Do you have a link for them or a way to contact them / view the stock? I agree it would be worth it, though I'll still ask if the store 40 mins from me has the saulosi in stock or can get them for me.


----------



## nauTik (Mar 18, 2009)

PM sent for the stores.


----------



## DJRansome (Oct 29, 2005)

Just to throw in another opinion, I probably would want to bump the pH up to at least 7.6. But I don't know of anyone keeping them with success below that and I have not tried it, so it would be more of a safety measure I would take. Try crushed coral in your filter, but you might need baking soda.

And yes, it is important to keep it absolutely consistent.

I did not have luck with tetras with my cichlids. It was gradual (over a year) but eventually they were harrassed enough that they died off.

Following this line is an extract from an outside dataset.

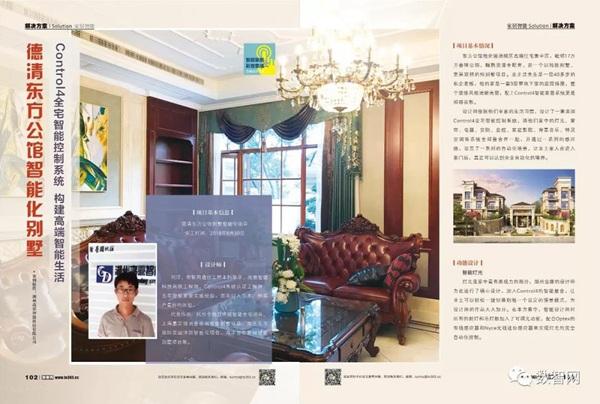wuxian2018092915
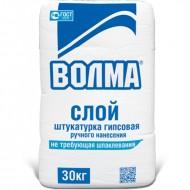 Волма Слой - Гипсовая штукатурка для внутренних работ, 30 кг, Россия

Fish will commonly school when they are new to a tank, even those not known to form shoals. Once they settle in (month or two) the schooling behavior may disappear.


----------



## Chubbs the Jellybean (Jun 16, 2009)

hey all, since the last post i've added "Eco-Complete African Cichlid Substrate" to the tank, its very cloudy but i figure after a few days and a good water change it'll clear up pretty good and it should hold my pH around 8.0


----------



## GotCichlids? (May 21, 2010)

And your fish stock?


----------



## nauTik (Mar 18, 2009)

Chubbs the Jellybean said:


> hey all, since the last post i've added "Eco-Complete African Cichlid Substrate" to the tank, its very cloudy but i figure after a few days and a good water change it'll clear up pretty good and it should hold my pH around 8.0


Did you give it a good rinse before adding it to the tank? You may have issues with it causing cloudyness even after it settles if you didn't. For example during water changes and cleaning.


----------



## Chubbs the Jellybean (Jun 16, 2009)

nauTik said:


> Chubbs the Jellybean said:
> 
> 
> > hey all, since the last post i've added "Eco-Complete African Cichlid Substrate" to the tank, its very cloudy but i figure after a few days and a good water change it'll clear up pretty good and it should hold my pH around 8.0
> ...


Really? Wonderful. The bag said to not rinse, I hope I don't end up with these problems.....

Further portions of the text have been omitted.